Document text:

#####

CSL Behring's Hemgenix may have some competition. At least three gene therapies for hemophilia B are in development.
With an anticipated price tag of $3.5 million, the price tag for Hemgenix, the first FDA-approved hemophilia B gene therapy, is high by any standard and will strain payer and patient budgets.
But the pipeline of gene therapy drugs in development suggests that Hemgenix, developed by CSL Behring, a biotech company headquartered in suburban Philadelphia, may be in for some competition that could perhaps included competition on price.
In August 2022, Belief BioMed received orphan drug status for its hemophilia B gene therapy trial drug, BBM-H901, and in April 2023, the company announced it had completed patient dosing in a phase 3 registrational clinical trial, which is used to gather evidence in support of a drug approval application.
Belief BioMed is a Shanghai-based company, and BBM-H901 is an adeno-associated virus (AAV) gene therapy intended for one-time administration and long-term effectiveness in patients ages18 and older with blood coagulation factor IX (FIX) deficiency (≤ 2 IU/dL).
In prior studies, investigators reported that 100% of patients with moderate to severe hemophilia B who received BBM-H901 (phase 1) were able to stop FIX treatment, and the annualized bleeding rate was reduced from 12 to zero. However, the study only included 10 patients,
Notably, in 2022 the New England Journal of Medicine picked up the report of a patient who received gene transfer with BBM-H901 and subsequently underwent total knee arthroplasty, a “major hemostatic challenge,” without requiring FIX infusion during the perioperative period.
There are different grades of hemophilia severity, but excessive bleeding during surgery tends to be a significant risk.
In addition to its FDA approval, Hemgenix has received conditional marketing approval in the European Union, a designation that means follow-up evidence of the drug’s performance is required to secure its place on the market.

#####

Source material:

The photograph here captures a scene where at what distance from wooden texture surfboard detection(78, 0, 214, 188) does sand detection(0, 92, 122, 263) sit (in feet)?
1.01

#####

Your goal:
Continue the article on hemophilia B gene therapies above, starting after its last sentence.

Exercise response:
In the pivotal HOPE-B Hemgenix clinical trial, 96% of patients no longer needed FIX replacement therapy two years after infusion. The annualized bleeding rate declined 64%.
There are at least two other hemophilia B gene therapies under development. Pfizer is developing SPK-9001 (fidanacogene elaporvovec), which in the phase 3 BENEGENE-2 study (N = 45) achieved a 71% reduction in the annualized bleeding rate following a single dose of the gene therapy and a 92% reduction in annualized infusion rate (P < .0001). These results were reported in December 2022.
Investigators reported 14 serious adverse events in seven (16%) patients.
The Pfizer drug has been granted breakthrough and orphan drug designations from the FDA, and in Europe it has priority medicine and orphan drug designations from the European Medicines Agency.
Further behind in the race to market is Freeline Therapeutics’ FLT180a, an AAV-based gene therapy candidate for patients with hemophilia B. In a phase 1/2 study readout last year, the company said a one-time dose of the drug generated a rapid increase of FIX, “reaching levels in the normal range” (93, 92 and 80 IU/dL) for 3 patients (through days 77, 56 and 36, respectively).